**EXERCISE DETAILS:**
Locate "Mating Dance Art Print" in the records below, then copy its line and every following line exactly, without the pictures.

Dataset records
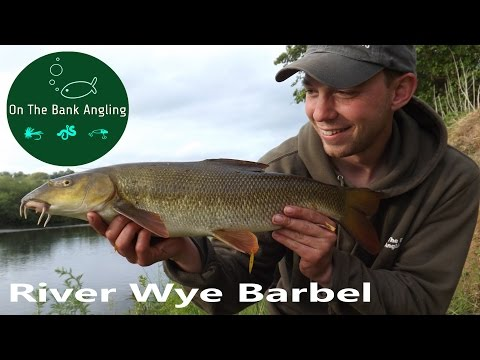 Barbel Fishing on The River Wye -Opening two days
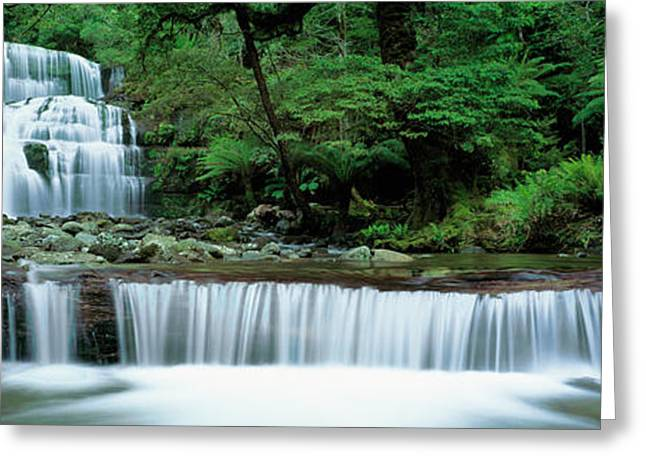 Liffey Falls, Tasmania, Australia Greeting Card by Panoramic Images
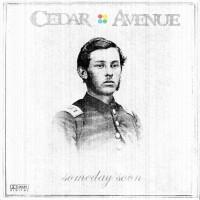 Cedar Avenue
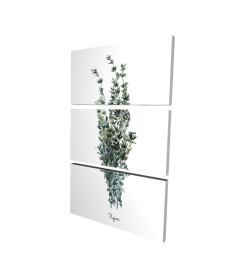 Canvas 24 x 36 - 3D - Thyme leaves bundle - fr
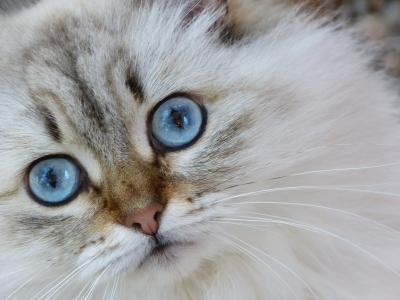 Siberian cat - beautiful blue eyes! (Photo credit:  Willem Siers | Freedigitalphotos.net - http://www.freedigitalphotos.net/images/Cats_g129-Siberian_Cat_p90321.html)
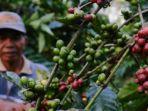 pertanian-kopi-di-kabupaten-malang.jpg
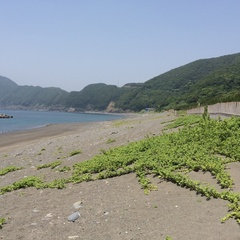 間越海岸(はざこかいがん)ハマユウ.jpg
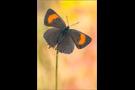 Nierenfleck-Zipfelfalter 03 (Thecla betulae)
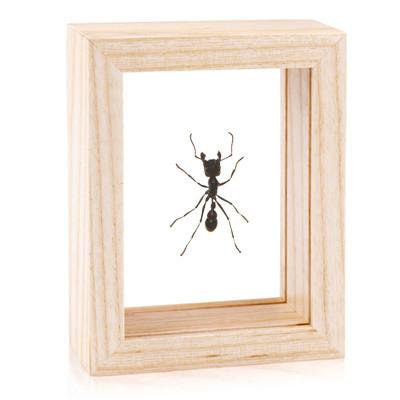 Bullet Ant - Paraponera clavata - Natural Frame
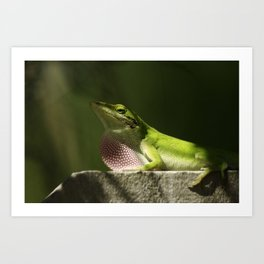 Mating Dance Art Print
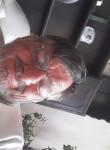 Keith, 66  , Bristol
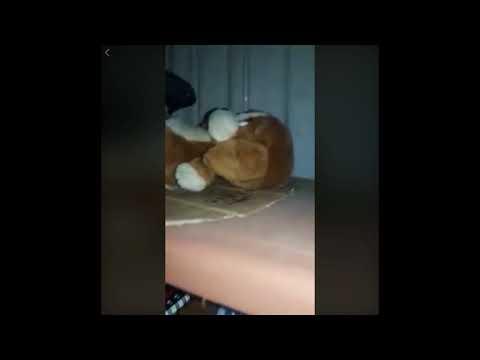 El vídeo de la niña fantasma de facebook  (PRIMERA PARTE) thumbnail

**RESPONSE AREA:**
 Mating Dance Art Print
 Keith, 66  , Bristol
 El vídeo de la niña fantasma de facebook  (PRIMERA PARTE) thumbnail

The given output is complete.